■ **Text provided**
Last Friday saw the end of an incredible week for six students at my summer Woodworking camp. This is the 6th year that I’ve held this camp and each year end up being a highlight of the summer for the kids.
Our projects this year were Cigar Box Guitars and Infinity Mirrors. The camp is always structured where we start with a warm up project that allows the boys to make simple cuts on a few different tools. Then we move to the more intricate project, in this case a three string cigar box guitar with our own homemade beer bottle slide.
The parts for our Cigar Box Guitars were purchased from C. B. Gitty supply company and I would highly recommend them. Fast service and quality product (C. B. Gitty)
Each day of camp starts with a morning meeting where we lay out goals for the day and I get input from the campers about how their projects are going, ideas they have, and we can discuss bigger issues like the importance of craft, how they can continue to draw from these skills even when camp is over, and ideas for future camps. Then we head out to the wood shop and get things set up for the day.
The infinity mirror is a cool optical illusion that was once featured on the original Star Trek tv series. The boys made oak boxes with routed slots to hold a mirror on one side, and a one way mirrored plastic on the other. Then they learned some basic soldering to connect a strip of blue LED lights to a power adapter. Once mounted inside the box, the blue LED reflection bounces between the mirrored surfaces to create depth. One camper, after turning his box on said, “I think I’m just going to stare at this forever.” Take that YouTube!
Our main project was the Cigar Box Guitar. Starting with hand selected Red Oak, the kids looked at guitar headstock images and picked the shape that they wanted to make. They cut out templates from clear plastic (so I’ll have them on hand for future years!) and mae the cuts on a band saw. On the first day, they also began the process of getting the necks to fit into the cigar boxes with a coping saw as the main tool of choice.
Day two was used to glue up the infinity mirror boxes and shape the guitar necks. I try to impart to the campers that the joy of woodworking is found in the process as much as the product and that one main goal for the camp is to find the patient person that lives inside themselves. This is an emphasis of the camp that I come back to. Often a student will come to show me their work and I’ll see a bit of a visible scratch on the wood and I’ll mention gently “Let’s see if you can get this last scratch out, you’ll be glad you did.” They always go back and take that little bit more time for a better result.
Making the beer bottle slides was fun! After emptying out the beer bottles…into the sink, the kids learned to use a glass scoring tool to mark the neck where they wanted their slide to begin. Then, wearing thick leather gloves and using a large clamp, they alternated holding the bottle in boiling water and then ice water until the neck popped off the bottle. A heavy dose of sanding created perfect slides to use with the blues!

■ **Requirement**
Answer these questions from the woodworking camp account.
1. How many students took part in the camp this year?
2. From which company were the Cigar Box Guitar parts purchased?
3. What color were the LED lights used in the infinity mirrors?

■ **Information shown**
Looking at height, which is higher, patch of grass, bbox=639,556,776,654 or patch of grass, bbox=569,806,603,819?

■ **Problem solution**
1. Six students.
2. C. B. Gitty supply company.
3. Blue.